About CARAS
What is CARAS?
CARAS (Community Action for Refugees and Asylum Seekers) is a Tooting-based refugee charity serving South West London. The mission, as stated on the homepage, is to "provide firm foundations for new-arrival asylum seekers to build happy and successful lives." CARAS is a registered charity (Charity Commission of England and Wales No 1124376) based at 23 Blakenham Road, London.
The charity's work is structured into four service areas: Youth Services, Adult Services, Campaigns & Advocacy, and Teaching & Training. Donation tiers on the homepage offer a concrete picture of what the team does day-to-day — £6 funds transport to a 1:1 casework session, £25/month provides a year of ESOL tuition for one person, £50 funds a 1:1 casework appointment, £75 funds a women's yoga session for 20 women, £100 funds a London day trip for 15 young people, £500 funds 10 employability workshops, and £1,000 funds a 3-day residential for 20 young people.

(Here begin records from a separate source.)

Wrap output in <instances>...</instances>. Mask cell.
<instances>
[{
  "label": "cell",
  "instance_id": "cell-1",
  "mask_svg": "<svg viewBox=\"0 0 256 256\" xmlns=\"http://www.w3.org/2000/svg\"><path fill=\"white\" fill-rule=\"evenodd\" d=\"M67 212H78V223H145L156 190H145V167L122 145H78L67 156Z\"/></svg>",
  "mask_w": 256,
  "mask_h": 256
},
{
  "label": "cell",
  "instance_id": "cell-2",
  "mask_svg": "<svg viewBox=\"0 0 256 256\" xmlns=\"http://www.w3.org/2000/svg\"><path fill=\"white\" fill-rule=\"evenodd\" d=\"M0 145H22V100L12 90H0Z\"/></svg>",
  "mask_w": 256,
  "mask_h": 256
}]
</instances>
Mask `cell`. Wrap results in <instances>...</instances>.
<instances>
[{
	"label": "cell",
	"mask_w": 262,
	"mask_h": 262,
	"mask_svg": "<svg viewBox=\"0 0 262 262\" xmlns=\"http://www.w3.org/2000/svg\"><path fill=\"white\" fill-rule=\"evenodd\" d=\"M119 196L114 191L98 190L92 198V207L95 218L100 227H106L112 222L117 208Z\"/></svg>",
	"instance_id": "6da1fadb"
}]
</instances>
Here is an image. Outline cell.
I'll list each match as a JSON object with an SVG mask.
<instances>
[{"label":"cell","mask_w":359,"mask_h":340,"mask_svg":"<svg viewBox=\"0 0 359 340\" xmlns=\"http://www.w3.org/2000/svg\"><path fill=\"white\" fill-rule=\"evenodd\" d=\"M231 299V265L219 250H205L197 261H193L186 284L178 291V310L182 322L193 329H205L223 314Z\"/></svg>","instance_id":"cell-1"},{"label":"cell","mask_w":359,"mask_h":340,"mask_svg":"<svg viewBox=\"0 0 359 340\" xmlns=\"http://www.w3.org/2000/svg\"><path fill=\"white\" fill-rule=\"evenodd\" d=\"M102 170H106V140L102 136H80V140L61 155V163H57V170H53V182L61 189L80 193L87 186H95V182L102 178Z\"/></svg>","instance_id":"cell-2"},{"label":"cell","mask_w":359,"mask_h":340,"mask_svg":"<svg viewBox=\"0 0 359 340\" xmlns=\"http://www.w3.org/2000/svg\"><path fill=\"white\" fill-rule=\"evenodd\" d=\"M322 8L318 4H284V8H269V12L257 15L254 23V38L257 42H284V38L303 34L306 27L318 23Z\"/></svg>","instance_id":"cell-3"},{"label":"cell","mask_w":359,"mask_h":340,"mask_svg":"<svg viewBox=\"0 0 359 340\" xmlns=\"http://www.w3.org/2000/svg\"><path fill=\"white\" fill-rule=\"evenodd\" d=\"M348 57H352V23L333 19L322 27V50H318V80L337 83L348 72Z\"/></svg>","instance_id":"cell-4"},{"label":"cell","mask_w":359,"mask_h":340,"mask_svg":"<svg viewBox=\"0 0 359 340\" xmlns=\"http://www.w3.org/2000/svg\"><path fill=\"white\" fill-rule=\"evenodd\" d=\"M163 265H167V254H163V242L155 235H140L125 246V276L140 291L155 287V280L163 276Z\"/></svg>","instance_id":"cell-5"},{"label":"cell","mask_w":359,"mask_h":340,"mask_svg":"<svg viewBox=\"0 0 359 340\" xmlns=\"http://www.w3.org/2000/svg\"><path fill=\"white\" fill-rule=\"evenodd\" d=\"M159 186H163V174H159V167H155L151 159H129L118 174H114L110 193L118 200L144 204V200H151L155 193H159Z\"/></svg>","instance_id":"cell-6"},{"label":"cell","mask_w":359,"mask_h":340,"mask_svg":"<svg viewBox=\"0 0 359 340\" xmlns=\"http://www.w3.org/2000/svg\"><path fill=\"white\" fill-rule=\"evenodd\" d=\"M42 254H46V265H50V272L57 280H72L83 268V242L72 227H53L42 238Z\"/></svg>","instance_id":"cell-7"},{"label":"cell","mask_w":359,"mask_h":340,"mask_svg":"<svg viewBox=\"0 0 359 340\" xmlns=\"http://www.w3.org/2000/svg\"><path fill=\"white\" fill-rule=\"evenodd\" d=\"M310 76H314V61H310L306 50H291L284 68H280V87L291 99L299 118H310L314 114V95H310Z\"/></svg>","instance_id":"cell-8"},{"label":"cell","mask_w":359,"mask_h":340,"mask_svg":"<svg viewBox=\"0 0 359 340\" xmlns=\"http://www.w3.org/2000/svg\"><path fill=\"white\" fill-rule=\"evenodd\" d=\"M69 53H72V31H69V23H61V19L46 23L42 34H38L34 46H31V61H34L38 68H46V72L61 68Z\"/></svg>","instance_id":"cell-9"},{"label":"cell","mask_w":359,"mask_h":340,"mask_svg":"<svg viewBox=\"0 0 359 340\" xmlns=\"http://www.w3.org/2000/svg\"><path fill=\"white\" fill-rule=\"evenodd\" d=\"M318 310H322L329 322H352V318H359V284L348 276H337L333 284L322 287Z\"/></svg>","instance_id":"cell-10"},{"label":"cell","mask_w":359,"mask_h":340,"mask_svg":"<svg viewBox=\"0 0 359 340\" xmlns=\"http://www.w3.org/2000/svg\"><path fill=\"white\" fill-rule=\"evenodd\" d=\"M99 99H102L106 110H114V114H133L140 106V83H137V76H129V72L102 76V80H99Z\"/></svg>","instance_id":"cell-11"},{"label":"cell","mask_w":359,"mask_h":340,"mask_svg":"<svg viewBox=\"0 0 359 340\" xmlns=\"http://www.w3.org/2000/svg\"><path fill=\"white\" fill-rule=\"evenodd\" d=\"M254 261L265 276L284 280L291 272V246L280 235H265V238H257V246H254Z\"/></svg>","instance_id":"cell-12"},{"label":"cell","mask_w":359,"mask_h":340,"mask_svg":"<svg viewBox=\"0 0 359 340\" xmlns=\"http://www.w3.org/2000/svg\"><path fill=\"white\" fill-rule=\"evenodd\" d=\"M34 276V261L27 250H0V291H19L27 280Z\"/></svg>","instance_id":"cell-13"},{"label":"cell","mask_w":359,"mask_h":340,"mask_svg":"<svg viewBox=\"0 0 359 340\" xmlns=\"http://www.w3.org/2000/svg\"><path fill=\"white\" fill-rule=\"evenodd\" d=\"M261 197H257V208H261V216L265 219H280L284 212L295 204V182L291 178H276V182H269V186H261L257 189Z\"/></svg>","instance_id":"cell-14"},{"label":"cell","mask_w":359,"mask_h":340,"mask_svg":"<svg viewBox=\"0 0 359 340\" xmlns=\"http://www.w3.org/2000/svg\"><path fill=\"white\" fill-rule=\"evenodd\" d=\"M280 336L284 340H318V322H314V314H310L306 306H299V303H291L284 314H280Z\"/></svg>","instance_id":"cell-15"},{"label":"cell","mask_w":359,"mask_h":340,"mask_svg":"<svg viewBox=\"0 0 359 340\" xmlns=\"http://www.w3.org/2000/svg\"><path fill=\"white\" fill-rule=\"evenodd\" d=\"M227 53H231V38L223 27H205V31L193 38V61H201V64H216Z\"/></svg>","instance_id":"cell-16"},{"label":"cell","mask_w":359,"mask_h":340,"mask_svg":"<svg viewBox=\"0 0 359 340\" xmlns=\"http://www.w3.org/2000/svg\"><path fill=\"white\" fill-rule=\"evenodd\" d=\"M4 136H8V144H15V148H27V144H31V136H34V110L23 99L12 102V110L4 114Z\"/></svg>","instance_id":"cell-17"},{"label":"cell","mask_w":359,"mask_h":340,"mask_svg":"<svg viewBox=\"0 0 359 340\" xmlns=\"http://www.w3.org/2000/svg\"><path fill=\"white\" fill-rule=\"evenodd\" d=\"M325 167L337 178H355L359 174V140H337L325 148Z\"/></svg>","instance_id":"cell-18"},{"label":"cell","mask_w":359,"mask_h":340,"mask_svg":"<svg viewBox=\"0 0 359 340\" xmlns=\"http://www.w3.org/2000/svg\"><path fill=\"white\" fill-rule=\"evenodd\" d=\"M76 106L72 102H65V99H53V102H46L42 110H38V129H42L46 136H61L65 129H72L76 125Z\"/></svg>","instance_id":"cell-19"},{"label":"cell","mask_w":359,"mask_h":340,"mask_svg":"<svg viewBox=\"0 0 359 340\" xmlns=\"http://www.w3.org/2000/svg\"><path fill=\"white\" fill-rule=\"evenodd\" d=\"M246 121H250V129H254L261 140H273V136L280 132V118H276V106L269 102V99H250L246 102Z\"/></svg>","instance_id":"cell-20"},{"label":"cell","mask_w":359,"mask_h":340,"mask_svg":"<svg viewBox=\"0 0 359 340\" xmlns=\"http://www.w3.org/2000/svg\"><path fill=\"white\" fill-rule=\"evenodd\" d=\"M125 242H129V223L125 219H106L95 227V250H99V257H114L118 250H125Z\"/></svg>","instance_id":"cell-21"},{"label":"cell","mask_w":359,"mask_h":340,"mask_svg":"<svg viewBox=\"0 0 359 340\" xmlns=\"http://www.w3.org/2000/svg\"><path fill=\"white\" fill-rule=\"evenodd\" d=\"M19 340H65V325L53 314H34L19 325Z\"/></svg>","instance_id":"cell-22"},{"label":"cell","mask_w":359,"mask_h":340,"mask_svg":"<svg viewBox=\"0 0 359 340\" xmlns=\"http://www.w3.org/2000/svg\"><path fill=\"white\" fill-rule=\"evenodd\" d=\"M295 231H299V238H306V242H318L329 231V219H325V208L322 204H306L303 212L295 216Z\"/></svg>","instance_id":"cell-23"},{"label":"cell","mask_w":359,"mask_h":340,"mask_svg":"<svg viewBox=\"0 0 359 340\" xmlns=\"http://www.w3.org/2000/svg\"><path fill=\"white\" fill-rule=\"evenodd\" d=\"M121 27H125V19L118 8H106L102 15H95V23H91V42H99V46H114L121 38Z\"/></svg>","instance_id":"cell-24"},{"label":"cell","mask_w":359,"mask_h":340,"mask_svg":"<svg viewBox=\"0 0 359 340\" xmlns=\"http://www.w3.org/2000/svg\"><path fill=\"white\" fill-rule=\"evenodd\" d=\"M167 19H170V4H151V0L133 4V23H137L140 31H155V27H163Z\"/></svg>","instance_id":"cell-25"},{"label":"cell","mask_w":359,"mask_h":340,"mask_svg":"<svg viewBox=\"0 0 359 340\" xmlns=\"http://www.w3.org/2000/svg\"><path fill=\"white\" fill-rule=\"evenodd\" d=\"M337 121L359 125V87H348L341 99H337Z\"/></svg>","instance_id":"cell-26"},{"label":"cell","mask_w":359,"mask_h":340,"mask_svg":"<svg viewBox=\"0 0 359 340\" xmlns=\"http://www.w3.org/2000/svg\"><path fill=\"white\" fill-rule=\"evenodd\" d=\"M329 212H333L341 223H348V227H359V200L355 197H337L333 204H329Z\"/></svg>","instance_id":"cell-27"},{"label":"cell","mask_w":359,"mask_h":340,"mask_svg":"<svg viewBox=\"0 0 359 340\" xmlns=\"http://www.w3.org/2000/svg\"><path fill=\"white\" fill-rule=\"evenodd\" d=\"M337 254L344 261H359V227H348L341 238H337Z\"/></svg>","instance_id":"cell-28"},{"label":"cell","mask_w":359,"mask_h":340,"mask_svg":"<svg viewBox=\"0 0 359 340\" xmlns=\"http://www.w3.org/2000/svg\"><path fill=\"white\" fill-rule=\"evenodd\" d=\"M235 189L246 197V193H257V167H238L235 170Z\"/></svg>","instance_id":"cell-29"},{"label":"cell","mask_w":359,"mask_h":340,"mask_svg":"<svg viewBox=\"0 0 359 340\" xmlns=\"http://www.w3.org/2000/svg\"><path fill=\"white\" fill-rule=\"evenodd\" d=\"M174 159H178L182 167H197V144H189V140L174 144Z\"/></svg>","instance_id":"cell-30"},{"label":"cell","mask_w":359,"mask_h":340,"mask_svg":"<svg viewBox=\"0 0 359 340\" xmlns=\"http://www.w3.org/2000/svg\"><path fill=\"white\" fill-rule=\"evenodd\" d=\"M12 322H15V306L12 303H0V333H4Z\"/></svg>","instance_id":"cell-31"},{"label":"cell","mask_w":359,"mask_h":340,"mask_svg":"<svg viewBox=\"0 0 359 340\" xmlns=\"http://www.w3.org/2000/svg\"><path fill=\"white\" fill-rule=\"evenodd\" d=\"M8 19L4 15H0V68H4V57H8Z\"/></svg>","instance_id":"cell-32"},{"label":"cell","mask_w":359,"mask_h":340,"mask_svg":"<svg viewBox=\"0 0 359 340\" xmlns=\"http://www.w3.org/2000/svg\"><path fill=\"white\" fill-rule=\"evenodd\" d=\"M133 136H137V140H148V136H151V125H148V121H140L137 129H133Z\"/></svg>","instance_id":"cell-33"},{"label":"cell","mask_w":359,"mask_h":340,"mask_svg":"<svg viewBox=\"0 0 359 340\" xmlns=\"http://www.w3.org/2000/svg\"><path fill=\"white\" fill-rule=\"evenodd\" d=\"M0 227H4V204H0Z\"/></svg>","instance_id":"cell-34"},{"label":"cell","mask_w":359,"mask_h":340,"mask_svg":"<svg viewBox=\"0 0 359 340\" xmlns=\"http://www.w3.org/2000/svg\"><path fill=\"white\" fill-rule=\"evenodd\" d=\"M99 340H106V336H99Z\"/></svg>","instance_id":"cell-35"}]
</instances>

The new-arrivals context CARAS works within is sobering: families placed in hotels for up to two years awaiting asylum decisions, living off £9 per week; an average one-year wait for English classes; over 40% of asylum seekers without legal support; and young people with a refugee background an average of 37.4 months behind their peers at GCSE level.
Where will I work?
CARAS is based in Tooting, South West London. The team works hybrid with regular attendance at the office for team meetings and at programme delivery sites for events with members.
What is the team like?
CARAS' staff team (as of mid-2024) brings together expertise from operations, education, social work, youth work, and adult community development — many of whom have their own migration stories. Named senior staff include Eleanor Brown (Managing Director, MSc Violence, Conflict and Development), Molly Abraham (Head of Casework, registered social worker), Jamie Charnock (Head of Development & Impact, MA Human Rights University of Vienna), Mirza Baig (Operations Manager, prior volunteer work at The Children's Society, YMCA, MIND Lancashire, Refugee Council), Envere Gllogjani (Finance Manager, 17+ years in non-profit finance), Atefeh Givian (Development & Campaigns Manager, refugee work across Iran, UK, Northern France, Greece — co-founder of a refugee-led organisation in Greece), and Myriam Abdel-Basit (Youth Caseworker, prior Search and Rescue work in the Mediterranean and previously Médecins Sans Frontières / Save The Children / Refugee Trauma Initiative).
A CARAS community member is quoted on the homepage: "I have seen so many charities, organisations, companies and places in the UK and there is no one like CARAS. Your organisation is so special. You really care about human rights and you treat people with kindness and dignity."
Work-Life Balance
CARAS piloted a 4-day workweek from January to June 2025, with staff receiving 100% pay for 80% of the time. The pilot was a deliberate experiment to test whether the model could work for the charity. As of May 2026, the live CARAS website does not publish the post-pilot status — candidates should confirm the current schedule arrangement directly during the interview process.
Perks and Benefits
- 4-day workweek pilot — January–June 2025 (100% pay for 80% of time); post-pilot status not currently published on caras.org.uk
- Hybrid working — combining remote, office (Tooting), and on-site programme delivery
- Mission-driven work — directly supporting refugees and asylum seekers in South West London
Other historically-listed benefits (28 days annual leave + Christmas holidays, 7% employer pension contributions, enhanced parental leave, enhanced sick leave, Employee Assistance Programme, cycle-to-work, interest-free loans, training + study leave + volunteering time) are not currently published on the live caras.org.uk site; candidates should confirm directly with CARAS HR.